Info BFM Paris. Bruno Beschizza, maire LR d'Aulnay-sous-Bois en Seine-Saint-Denis, souhaite faire interdire les affiches de la campagne de prévention publique contre le Sida, destinées aux personnes homosexuelles.

Le gouvernement a mis en place une campagne d'affichage de santé publique contre les maladies sexuellement transmissibles, où l'on peut voir notamment deux hommes s'enlacer. Sur l'affiche, le message incite à se protéger indiquant par exemple: "Coup de foudre, coup d'essai, coup d'un soir. Les situations varient. Les modes de protection aussi". Une campagne de prévention qui passe mal chez les militants de la Manif pour Tous mais aussi dans la ville d'Aulnay-sous-Bois.

En effet, Bruno Beschizza, le maire Les Républicains de la ville de Seine-Saint-Denis a décidé de prendre un arrêté municipal contre cet affichage. Pour le maire de la ville, ces affiches n'envoient pas le bon message.

"Quand on met des messages subliminaux d'une aventure d'une nuit, d'accouplement sans parler d'amour de manière aussi lapidaire, sur un abribus sans contextualiser, j'imagine un enfant de cinq ans qui sans libre-arbitre peut avoir une certaine confusion dans l'esprit", estime sur BFM Paris le maire d'Aulnay-sous-Bois. 
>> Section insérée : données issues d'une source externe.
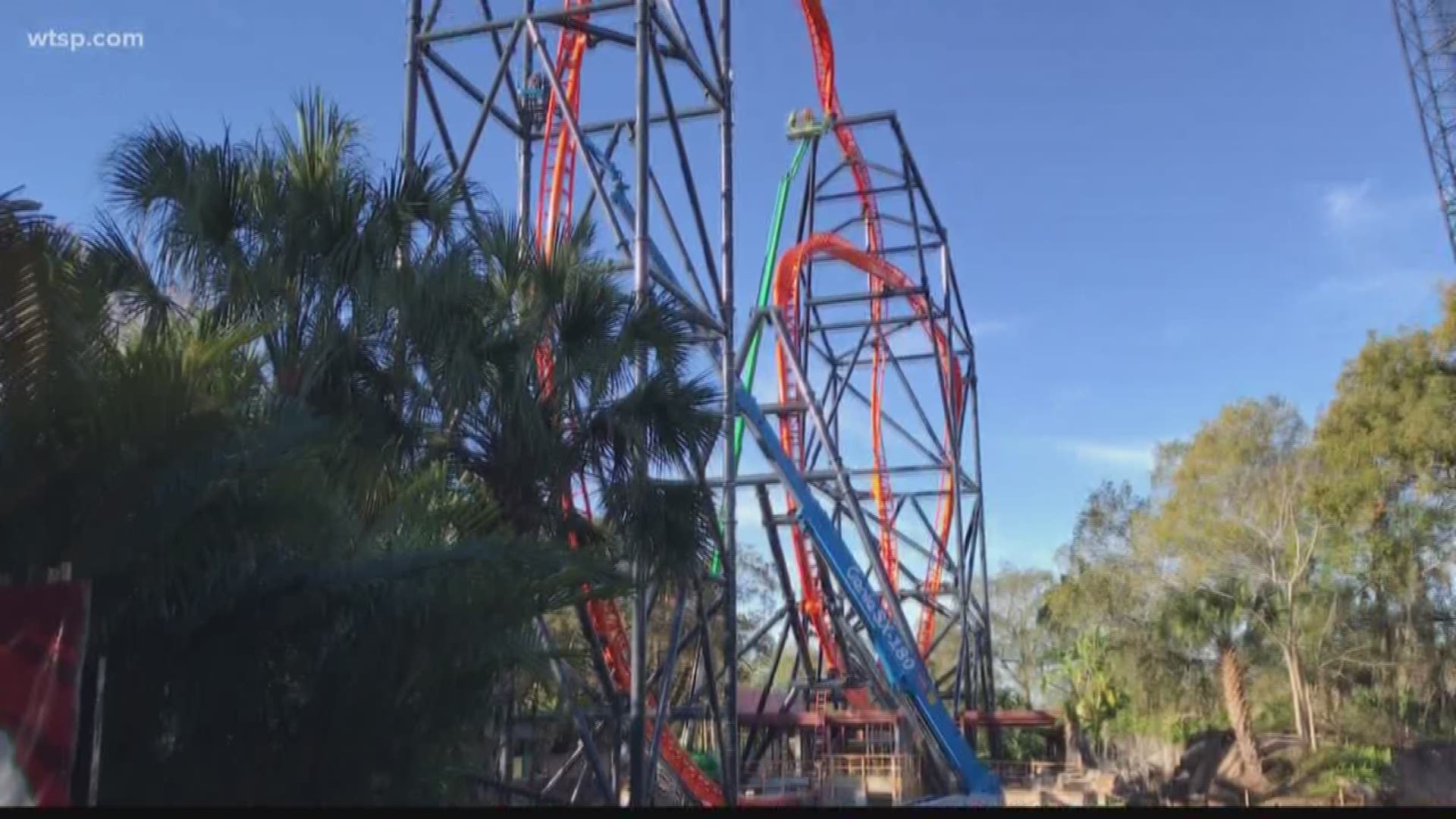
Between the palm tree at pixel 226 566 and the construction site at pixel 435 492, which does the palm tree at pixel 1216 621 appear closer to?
the construction site at pixel 435 492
Avec son arrêté municipal, Bruno Beschizza souhaite interdire l'affichage de ces visuels dans sa ville. Il envisage sinon de les montrer barrés d'un texte sur fond jaune. Sur ce texte, on peut lire: "Protégeons nos enfants. Affiches interdites sur le territoire de la commune d'Aulnay-sous-Bois, en vertu de l'arrêté du Maire n°2016-403 pour la protection de l'enfance". Une manière de montrer l'affiche, sans la montrer, et de bénéficier ainsi d'un coup de com'.

Une décision qui, pour les associations de lutte contre l'homophobie, envoie un mauvais signal, particulièrement en direction des jeunes homosexuels.

"Retirer ces affiches n'a aucun sens et ça fait que nos jeunes peuvent être très mal à l'aise et se sentir encore une fois rejetés en raison de leur orientation sexuelle ou identité de genre", regrette Clio Léonard, de l'association Le Refuge.

Le maire d'Angers aussi

Le maire d'Angers a lui aussi demandé au réseau d'affichage JC Decaux de retirer les affiches de sa ville après notamment avoir été sollicité par des habitants sur la proximité des affichages avec une école. Dans un courrier demandant le retrait des affiches, l'élu Christophe Béchu écrit:

"Cette campagne, par les slogans choisis et par les messages suggérés a suscité un grand émoi auprès de nombreux Angevins. (...) Volontairement choquante, cette campagne d'affichage est diffusée à proximité des écoles, au niveau des abribus en délivrant ainsi un message que les jeunes enfants sont incapables de comprendre"

Avant cette nouvelle polémique, les ministres de la Santé, Marisol Touraine, et des Familles, Laurence Rossignol, avaient déjà dû apporter leur soutien à cette campagne, face aux protestations venues notamment des réseaux sociaux.